On Tuesday, the spacecraft snagged a piece of the asteroid to bring back home.

NASA

On Tuesday, NASA's OSIRIS-REx spacecraft successfully landed on Bennu and gave the asteroid a little kick.

NASA/Goddard/University of Arizona

The purpose of the Touch-And-Go (TAG) maneuver was to collect a sample of asteroid Bennu and bring it back to Earth for testing so that we can learn more about these ancient objects, and get a better understanding of how the Solar System formed.

Although it took place over 200 million miles away, the spacecraft's brief rendezvous with the asteroid was captured by its cameras and the images were beamed down to Earth.

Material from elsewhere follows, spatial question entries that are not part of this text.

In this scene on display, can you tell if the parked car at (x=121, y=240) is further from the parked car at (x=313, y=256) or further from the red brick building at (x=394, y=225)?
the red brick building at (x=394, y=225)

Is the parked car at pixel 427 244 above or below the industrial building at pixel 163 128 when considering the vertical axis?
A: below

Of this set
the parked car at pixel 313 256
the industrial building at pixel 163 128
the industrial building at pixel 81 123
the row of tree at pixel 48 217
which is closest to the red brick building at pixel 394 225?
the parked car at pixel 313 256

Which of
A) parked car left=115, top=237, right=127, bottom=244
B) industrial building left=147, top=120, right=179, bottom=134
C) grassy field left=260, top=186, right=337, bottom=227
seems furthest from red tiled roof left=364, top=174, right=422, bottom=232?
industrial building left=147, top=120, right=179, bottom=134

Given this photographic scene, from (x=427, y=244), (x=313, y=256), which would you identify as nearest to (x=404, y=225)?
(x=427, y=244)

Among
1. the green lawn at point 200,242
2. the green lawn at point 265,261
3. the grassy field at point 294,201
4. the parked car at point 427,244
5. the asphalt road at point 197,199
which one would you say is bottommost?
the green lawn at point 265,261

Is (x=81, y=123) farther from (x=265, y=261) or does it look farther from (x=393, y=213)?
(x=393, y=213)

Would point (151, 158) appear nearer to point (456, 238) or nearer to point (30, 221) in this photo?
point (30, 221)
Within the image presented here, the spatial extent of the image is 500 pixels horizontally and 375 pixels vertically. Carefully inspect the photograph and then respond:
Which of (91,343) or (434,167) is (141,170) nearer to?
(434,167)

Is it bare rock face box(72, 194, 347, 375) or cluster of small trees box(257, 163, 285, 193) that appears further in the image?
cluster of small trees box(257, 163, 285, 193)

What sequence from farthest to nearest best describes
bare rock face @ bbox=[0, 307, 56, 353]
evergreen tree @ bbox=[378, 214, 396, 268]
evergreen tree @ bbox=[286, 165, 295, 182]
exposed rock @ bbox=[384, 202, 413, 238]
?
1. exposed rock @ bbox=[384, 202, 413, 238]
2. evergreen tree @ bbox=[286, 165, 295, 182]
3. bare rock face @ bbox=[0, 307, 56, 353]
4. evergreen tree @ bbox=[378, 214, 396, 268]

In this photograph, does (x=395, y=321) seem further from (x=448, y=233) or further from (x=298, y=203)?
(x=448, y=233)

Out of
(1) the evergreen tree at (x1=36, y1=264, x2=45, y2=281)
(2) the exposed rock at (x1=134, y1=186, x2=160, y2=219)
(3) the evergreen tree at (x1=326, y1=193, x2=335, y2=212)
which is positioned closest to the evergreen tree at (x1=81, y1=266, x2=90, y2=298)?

The spacecraft's sampling head touched Bennu’s surface for approximately 6 seconds, before backing away from the asteroid. By penetrating Bennu's regolith and firing a nitrogen-gas bottle to stir up some of the dust and pebbles on the asteroid's surface, the spacecraft could scoop up the surface material.

The spacecraft spent approximately 5 of the 6 seconds of contact collecting surface material. But the majority of sample collection occurred within the first 3 seconds, according to NASA.

OSIRIS-REx launched on September 8, 2016 and has been orbiting asteroid Bennu since December, 2018.

As NASA's first attempt to not only land on, but snag a sample of an asteroid, the mission is set to revolutionize what we know about these rocky bodies.

Bennu orbits the Sun every 436.6 days. It is the most primitive kind of asteroid and has barely changed since it formed 4 billion years ago. Itt contains relatively high amounts of carbon, organic molecules, and amino acids — the building blocks of life.

OSIRIS-REx will begin its journey home in March, 2021 and is scheduled to drop off the sample of Bennu by the year 2023.